On Wednesday morning, supporters in a large motor home welcomed him outside the gates of Colorado’s Florence Correctional Institution. They then cooked him a hot breakfast of eggs, toast and a pile of fragrant bacon, washed down by a Dr Pepper soda.
Flying first class — with a cane, beard and “rasta hat” — they returned to San Francisco, where he’ll live in a halfway house.
Now that he’s out, he’ll advocate for prison reform, he vowed.
“I’m all for law and order. There are people out there who are murderers and rapists, who deserve to be in prison,” he said. “But I was literally with thousands of men that got caught with ‘ghost dope’ — no physical evidence — that are serving 10, 20 years. It is wrong and needs to be corrected.”
He aches for all that is gone.
“We lost all the church property, our house, cars, the ministry itself. Our members are now spread far and wide,” he said. “More important was the loss of life my (first) wife Linda Senti,” whose cancer returned because of stress, he believes.

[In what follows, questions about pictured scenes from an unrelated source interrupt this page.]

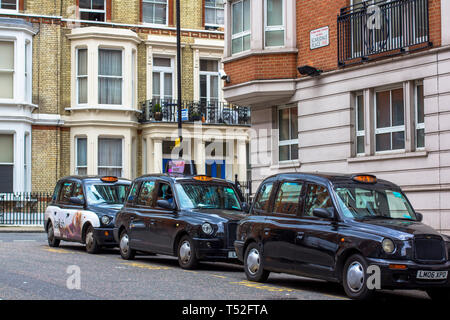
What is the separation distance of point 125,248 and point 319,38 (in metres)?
7.82

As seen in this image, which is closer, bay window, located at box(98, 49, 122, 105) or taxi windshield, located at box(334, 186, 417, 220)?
taxi windshield, located at box(334, 186, 417, 220)

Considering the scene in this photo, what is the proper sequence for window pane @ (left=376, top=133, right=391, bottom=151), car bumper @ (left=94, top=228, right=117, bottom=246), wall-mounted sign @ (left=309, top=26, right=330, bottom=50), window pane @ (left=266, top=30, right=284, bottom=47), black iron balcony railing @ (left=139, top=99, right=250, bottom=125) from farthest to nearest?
black iron balcony railing @ (left=139, top=99, right=250, bottom=125) → window pane @ (left=266, top=30, right=284, bottom=47) → wall-mounted sign @ (left=309, top=26, right=330, bottom=50) → window pane @ (left=376, top=133, right=391, bottom=151) → car bumper @ (left=94, top=228, right=117, bottom=246)

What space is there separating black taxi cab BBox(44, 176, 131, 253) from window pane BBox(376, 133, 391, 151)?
5.99m

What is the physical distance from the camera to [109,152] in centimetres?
3528

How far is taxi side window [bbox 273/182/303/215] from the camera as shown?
12442 millimetres

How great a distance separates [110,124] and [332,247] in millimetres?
24363

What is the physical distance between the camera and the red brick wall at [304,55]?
2095cm

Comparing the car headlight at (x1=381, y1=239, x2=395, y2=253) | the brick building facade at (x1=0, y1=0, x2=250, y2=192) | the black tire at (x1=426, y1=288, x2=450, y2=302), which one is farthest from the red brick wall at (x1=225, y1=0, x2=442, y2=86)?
the brick building facade at (x1=0, y1=0, x2=250, y2=192)

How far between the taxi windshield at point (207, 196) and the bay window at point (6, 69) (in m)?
18.9

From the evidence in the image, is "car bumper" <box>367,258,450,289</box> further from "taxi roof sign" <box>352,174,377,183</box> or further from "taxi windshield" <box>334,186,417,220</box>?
"taxi roof sign" <box>352,174,377,183</box>

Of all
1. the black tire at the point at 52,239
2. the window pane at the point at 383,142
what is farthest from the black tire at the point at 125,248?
the window pane at the point at 383,142

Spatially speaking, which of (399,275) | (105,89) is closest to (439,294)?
(399,275)

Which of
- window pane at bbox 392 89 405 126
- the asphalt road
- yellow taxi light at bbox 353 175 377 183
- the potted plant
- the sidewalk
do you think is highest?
the potted plant

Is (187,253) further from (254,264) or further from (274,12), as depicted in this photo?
(274,12)
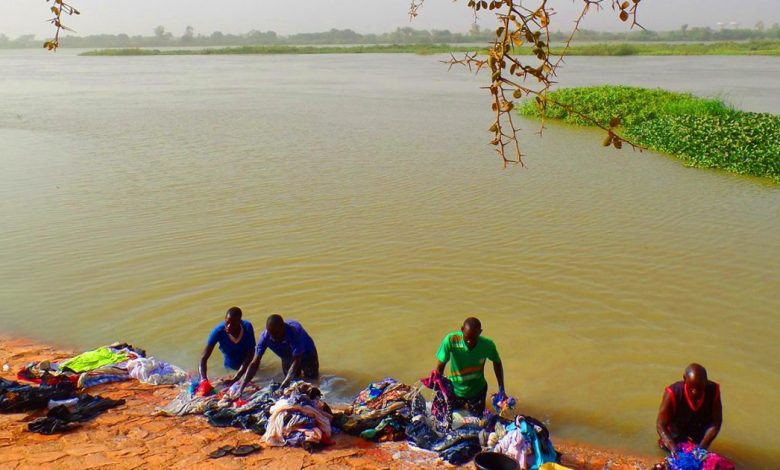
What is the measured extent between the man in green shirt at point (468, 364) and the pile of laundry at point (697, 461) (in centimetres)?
132

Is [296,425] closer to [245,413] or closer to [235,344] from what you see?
[245,413]

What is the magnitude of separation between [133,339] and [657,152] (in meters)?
13.6

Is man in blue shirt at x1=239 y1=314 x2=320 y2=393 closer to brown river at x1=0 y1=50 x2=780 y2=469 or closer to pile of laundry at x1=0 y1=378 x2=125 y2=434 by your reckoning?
brown river at x1=0 y1=50 x2=780 y2=469

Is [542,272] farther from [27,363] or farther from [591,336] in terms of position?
[27,363]

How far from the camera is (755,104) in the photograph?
84.9 feet

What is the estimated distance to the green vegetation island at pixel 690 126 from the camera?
586 inches

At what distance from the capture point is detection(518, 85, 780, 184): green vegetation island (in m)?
14.9

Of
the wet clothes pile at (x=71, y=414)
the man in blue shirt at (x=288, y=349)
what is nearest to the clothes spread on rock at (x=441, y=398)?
the man in blue shirt at (x=288, y=349)

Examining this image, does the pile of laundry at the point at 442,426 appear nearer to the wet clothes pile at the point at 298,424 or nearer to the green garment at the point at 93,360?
the wet clothes pile at the point at 298,424

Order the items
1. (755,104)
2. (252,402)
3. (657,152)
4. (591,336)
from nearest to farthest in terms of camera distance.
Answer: (252,402)
(591,336)
(657,152)
(755,104)

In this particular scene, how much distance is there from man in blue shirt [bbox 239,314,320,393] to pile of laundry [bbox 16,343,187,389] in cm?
94

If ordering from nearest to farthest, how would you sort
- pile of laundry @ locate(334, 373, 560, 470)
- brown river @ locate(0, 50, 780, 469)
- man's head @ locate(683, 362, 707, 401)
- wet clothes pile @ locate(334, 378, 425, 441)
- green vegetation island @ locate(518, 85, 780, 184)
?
1. man's head @ locate(683, 362, 707, 401)
2. pile of laundry @ locate(334, 373, 560, 470)
3. wet clothes pile @ locate(334, 378, 425, 441)
4. brown river @ locate(0, 50, 780, 469)
5. green vegetation island @ locate(518, 85, 780, 184)

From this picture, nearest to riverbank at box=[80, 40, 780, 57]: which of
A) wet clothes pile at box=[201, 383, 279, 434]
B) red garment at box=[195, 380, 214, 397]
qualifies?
red garment at box=[195, 380, 214, 397]

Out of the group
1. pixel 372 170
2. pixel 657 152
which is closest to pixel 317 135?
pixel 372 170
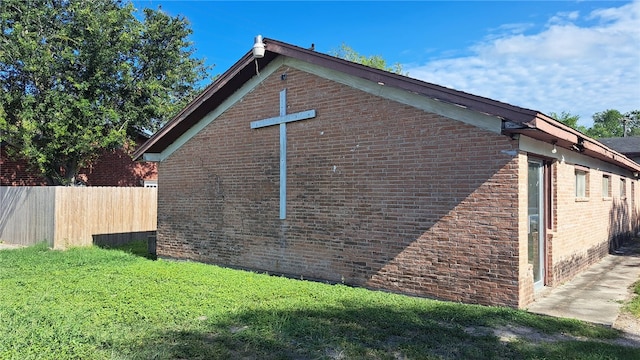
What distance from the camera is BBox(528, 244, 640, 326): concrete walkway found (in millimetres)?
6215

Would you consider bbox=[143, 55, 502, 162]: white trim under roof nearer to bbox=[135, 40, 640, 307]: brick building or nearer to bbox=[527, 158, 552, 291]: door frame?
bbox=[135, 40, 640, 307]: brick building

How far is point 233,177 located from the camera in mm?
9898

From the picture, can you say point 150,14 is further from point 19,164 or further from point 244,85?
point 244,85

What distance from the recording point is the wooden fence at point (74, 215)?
1384 centimetres

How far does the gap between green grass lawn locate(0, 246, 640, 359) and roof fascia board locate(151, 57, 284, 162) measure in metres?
3.99

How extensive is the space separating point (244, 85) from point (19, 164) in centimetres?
1429

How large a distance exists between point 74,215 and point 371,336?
12.4 m

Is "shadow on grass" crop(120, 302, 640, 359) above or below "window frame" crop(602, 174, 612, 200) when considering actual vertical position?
below

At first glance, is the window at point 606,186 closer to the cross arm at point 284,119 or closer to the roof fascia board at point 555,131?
the roof fascia board at point 555,131

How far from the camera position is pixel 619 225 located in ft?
45.2

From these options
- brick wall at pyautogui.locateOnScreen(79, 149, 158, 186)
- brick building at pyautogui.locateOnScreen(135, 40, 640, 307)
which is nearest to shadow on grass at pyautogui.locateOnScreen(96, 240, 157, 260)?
brick building at pyautogui.locateOnScreen(135, 40, 640, 307)

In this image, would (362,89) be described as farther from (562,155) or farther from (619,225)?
(619,225)

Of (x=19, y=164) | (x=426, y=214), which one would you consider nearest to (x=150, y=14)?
(x=19, y=164)

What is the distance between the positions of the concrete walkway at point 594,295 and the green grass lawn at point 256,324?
568 millimetres
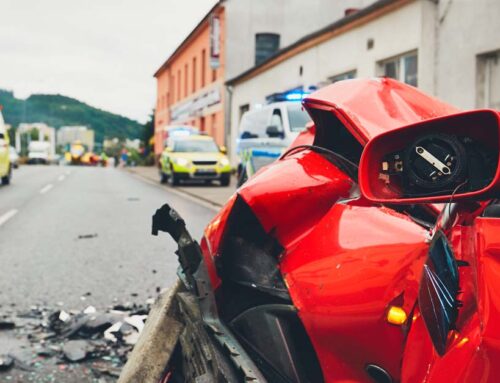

His best friend, Jack Herer — “the grandfather of the cannabis movement” — died while he was in prison and Lepp could not attend the memorial service to pay his respects. Also dead are “my grandmother, my mother, two mother-in-laws, and so many friends I can’t list them all.” Also gone from life is his second wife, whom he married and divorced while in prison.
What remains is “the love, respect and support of so very many of those who believed in what we were trying to do,” he said. “I would never have survived as well as I have had it not been for that.”
Something else waits for him, too: spreading the message about what he calls “the sacred plant.”
“It is the Tree of Life,” he said, “and I have seen first hand the miracles it can work.”